4CAT: Capture and Analysis Toolkit

4CAT is a research tool that can be used to analyse and process data from online social platforms. Its goal is to make the capture and analysis of data from these platforms accessible to people through a web interface, without requiring any programming or web scraping skills. Our target audience is researchers, students and journalists interested using Digital Methods in their work.

In 4CAT, you create a dataset from a given platform according to a given set of parameters; the result of this (usually a CSV file containing matching items) can then be downloaded or analysed further with a suite of analytical 'processors', which range from simple frequency charts to more advanced analyses such as the generation and visualisation of word embedding models.

4CAT has a (growing) number of supported data sources corresponding to popular platforms that are part of the tool, but you can also add additional data sources using 4CAT's Python API. The following data sources are currently supported actively:

4chan
8kun
Bitchute
Parler
Reddit
Telegram
Twitter API (Academic and regular tracks)

The following platforms are supported through other tools, from which you can import data into 4CAT for analysis:

Facebook (via CrowdTangle exports)
Instagram (via CrowdTangle)
TikTok (via Zeeschuimer or tiktok-scraper)

A number of other platforms have built-in support that is untested, or requires e.g. special API access. You can view the full list of data sources in the GitHub repository.

Install

You can install 4CAT locally or on a server via Docker or manually. Copying our docker-compose_prod.yml file and using

docker-compose -f docker-compose_prod.yml up

will pull the latest version from Docker Hub, but detailed and alternative installation instructions are available in our wiki. Currently 4chan, 8chan, and 8kun require additional steps; please see the wiki.

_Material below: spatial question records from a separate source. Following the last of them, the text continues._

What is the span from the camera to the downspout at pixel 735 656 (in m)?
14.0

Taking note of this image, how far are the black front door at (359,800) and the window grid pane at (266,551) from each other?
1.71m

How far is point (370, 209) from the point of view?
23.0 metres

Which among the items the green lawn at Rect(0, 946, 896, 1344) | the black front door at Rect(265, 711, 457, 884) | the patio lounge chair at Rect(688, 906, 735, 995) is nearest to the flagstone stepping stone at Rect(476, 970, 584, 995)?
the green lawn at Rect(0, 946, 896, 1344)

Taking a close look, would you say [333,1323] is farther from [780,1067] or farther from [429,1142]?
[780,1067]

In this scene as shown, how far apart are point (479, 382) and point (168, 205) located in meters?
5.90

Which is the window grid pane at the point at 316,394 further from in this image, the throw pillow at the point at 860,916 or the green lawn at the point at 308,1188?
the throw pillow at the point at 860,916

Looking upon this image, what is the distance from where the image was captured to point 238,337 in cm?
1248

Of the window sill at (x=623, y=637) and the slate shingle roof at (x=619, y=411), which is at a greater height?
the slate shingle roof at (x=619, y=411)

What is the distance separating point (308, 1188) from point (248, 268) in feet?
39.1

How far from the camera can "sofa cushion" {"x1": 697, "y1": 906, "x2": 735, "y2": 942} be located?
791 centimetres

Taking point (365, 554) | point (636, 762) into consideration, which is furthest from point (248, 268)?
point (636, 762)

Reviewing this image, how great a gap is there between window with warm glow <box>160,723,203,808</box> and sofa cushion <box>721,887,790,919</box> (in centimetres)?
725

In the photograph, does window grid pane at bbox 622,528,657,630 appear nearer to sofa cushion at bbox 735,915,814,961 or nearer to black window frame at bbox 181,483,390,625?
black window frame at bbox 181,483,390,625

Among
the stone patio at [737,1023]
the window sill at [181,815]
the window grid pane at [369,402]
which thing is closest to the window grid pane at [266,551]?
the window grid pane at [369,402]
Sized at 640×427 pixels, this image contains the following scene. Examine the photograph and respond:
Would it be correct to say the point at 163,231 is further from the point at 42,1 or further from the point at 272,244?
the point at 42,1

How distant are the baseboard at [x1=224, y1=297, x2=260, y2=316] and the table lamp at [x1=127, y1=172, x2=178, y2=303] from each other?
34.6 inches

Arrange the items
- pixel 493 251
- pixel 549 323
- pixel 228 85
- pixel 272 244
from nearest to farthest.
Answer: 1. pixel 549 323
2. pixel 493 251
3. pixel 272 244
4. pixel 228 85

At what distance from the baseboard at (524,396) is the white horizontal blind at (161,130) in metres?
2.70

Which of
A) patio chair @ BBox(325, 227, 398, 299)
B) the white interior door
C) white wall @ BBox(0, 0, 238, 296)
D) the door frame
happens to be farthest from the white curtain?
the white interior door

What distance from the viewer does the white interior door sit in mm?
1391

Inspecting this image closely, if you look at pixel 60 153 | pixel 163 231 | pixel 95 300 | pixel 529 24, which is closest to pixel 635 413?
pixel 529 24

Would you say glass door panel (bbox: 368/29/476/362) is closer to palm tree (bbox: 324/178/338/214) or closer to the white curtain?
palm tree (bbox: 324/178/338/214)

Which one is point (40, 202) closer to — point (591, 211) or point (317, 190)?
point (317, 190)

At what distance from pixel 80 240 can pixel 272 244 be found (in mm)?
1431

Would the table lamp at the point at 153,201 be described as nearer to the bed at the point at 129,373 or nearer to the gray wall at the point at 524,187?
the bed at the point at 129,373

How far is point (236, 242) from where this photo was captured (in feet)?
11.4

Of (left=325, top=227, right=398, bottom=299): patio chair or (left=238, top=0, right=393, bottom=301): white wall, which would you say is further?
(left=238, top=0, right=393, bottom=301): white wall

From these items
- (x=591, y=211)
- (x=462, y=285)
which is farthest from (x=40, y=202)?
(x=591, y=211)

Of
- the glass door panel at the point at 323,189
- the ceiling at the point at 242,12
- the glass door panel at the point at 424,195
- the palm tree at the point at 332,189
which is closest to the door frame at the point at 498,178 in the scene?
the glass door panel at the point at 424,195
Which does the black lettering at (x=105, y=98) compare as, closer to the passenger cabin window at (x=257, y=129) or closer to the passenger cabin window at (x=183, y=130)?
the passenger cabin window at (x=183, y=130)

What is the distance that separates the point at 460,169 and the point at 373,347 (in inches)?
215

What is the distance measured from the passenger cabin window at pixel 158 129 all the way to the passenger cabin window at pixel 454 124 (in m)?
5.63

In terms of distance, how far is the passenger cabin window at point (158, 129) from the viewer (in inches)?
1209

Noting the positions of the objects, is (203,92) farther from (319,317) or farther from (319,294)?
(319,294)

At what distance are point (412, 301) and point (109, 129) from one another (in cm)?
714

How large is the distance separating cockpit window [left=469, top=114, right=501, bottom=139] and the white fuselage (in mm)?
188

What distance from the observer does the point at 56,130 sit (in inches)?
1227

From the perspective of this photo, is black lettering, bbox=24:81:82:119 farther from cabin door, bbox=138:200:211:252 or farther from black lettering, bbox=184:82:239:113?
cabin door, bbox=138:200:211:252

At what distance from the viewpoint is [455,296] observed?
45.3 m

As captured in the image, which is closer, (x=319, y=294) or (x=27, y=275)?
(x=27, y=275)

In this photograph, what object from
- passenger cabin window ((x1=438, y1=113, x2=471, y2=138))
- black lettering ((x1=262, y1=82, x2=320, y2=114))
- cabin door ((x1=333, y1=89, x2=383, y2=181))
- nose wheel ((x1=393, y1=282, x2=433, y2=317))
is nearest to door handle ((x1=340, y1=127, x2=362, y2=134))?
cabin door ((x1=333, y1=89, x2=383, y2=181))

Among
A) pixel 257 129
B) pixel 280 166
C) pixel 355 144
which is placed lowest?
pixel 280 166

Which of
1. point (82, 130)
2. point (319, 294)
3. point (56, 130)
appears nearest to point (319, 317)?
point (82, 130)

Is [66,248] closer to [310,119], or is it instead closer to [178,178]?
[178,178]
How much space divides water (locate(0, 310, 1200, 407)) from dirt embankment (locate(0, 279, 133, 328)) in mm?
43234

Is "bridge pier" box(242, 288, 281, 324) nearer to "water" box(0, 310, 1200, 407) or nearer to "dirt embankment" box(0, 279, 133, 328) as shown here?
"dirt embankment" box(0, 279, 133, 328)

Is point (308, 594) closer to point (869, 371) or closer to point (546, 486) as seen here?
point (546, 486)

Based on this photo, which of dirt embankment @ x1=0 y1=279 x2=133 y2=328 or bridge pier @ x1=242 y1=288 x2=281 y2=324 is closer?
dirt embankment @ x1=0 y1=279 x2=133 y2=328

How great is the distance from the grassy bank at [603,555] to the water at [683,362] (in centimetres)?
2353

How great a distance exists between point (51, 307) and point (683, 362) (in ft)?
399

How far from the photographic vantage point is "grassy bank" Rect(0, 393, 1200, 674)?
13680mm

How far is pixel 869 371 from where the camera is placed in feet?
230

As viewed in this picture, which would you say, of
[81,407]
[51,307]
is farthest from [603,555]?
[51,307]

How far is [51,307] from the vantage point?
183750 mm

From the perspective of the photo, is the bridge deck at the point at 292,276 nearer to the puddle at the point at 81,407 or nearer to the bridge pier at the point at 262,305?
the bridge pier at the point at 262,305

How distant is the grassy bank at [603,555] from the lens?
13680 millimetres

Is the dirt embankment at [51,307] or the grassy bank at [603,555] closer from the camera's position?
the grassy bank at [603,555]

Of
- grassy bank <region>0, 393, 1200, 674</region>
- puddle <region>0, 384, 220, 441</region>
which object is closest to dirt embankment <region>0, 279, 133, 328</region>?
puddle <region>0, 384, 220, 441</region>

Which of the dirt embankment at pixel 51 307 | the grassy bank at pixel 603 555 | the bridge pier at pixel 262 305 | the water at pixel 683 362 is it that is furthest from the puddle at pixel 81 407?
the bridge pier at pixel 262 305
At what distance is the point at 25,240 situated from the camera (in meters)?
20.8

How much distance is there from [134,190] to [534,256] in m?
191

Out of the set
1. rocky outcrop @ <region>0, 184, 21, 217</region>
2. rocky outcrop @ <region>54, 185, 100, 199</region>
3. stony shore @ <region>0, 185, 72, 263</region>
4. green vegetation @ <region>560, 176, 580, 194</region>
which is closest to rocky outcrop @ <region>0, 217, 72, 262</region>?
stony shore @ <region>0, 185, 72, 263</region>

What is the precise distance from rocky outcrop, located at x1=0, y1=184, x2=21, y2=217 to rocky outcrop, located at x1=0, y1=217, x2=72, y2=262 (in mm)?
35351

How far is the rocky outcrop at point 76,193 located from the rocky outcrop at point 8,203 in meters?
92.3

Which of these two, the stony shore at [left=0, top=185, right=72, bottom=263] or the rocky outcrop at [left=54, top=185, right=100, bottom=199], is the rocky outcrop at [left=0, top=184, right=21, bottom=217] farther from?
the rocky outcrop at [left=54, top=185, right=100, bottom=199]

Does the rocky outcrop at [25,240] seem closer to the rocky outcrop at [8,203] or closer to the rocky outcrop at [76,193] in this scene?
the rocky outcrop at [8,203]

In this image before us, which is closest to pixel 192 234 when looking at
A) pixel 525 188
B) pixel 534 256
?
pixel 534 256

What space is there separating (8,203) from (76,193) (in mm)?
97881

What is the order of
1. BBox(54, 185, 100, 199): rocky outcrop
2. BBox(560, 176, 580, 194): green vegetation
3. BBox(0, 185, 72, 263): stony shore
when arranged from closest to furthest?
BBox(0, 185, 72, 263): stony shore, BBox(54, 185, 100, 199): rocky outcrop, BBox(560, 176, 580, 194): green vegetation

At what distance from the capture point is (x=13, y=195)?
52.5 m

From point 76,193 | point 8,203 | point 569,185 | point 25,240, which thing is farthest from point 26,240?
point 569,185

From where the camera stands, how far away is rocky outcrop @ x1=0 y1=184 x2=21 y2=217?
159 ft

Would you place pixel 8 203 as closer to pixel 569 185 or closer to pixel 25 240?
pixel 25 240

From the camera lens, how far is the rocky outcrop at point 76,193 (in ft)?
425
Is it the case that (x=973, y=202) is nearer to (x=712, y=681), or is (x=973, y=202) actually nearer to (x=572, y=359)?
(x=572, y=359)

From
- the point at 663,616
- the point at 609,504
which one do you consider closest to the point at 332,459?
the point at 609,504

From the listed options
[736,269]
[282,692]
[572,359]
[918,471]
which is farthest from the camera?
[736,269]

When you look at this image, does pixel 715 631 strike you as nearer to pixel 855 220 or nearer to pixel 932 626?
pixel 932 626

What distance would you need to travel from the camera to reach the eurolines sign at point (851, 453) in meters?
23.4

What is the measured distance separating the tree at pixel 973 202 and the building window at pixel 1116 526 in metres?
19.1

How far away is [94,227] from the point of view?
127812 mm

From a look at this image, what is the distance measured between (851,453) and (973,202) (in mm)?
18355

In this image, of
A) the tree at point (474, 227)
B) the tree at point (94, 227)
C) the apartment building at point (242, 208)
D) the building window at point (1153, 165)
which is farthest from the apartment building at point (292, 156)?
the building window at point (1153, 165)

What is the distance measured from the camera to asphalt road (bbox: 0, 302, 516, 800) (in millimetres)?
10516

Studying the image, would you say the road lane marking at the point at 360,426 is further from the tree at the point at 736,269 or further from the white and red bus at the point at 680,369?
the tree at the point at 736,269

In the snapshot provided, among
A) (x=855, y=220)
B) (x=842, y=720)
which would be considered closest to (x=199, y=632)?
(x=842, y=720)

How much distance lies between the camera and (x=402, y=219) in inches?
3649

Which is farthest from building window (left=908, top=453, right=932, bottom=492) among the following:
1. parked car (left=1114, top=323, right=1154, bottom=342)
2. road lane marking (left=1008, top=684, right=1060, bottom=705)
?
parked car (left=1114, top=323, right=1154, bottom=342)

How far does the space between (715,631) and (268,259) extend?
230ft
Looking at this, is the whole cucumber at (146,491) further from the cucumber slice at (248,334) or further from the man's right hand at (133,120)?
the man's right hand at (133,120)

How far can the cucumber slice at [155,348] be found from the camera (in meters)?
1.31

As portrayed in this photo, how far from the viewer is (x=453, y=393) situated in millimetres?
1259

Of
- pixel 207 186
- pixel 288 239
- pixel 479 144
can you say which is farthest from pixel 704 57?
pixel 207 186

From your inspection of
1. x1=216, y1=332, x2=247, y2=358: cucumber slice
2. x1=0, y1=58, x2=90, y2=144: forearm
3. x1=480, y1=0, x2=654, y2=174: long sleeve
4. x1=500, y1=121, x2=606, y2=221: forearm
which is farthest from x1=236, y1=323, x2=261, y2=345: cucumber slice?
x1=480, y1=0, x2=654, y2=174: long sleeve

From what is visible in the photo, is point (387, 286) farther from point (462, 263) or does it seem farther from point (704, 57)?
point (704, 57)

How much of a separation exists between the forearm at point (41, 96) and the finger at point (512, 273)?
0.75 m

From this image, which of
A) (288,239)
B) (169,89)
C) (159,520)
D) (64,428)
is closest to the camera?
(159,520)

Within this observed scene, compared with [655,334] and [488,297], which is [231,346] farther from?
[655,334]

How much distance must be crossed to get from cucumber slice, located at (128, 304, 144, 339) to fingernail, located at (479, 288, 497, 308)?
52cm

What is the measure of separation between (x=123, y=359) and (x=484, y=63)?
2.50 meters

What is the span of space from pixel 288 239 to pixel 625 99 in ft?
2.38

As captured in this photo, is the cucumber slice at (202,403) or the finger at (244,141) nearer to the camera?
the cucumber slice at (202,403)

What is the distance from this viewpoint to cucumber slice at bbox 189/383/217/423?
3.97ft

Please check our issues and create one if you experience any problems (pull requests are also very welcome).

Components

4CAT consists of several components, each in a separate folder:

backend: A standalone daemon that collects and processes data, as queued via the tool's web interface or API.
webtool: A Flask app that provides a web front-end to search and analyze the stored data with.
common: Assets and libraries.
datasources: Data source definitions. This is a set of configuration options, database definitions and python scripts to process this data with. If you want to set up your own data sources, refer to the wiki.
processors: A collection of data processing scripts that can plug into 4CAT to manipulate or process datasets created with 4CAT. There is an API you can use to make your own processors.

Documentation

Documentation, in this documentation branch, is done (semi-)automatically, with the use of docstrings formatted in RestructuredText, through Sphinx (v4.5) and its autodoc and autosummary modules. Therefore, when merging commits and general updates to the code into this branch, one ought to be aware that the overall code structure have changed slightly; mostly in terms of directories and filenames being renamed with underscores taking the place of hyphens throughout. This is as Sphinx need to import all relevant directories and py-files as modules and packages. This is also why there are a lot of empty "init.py" files.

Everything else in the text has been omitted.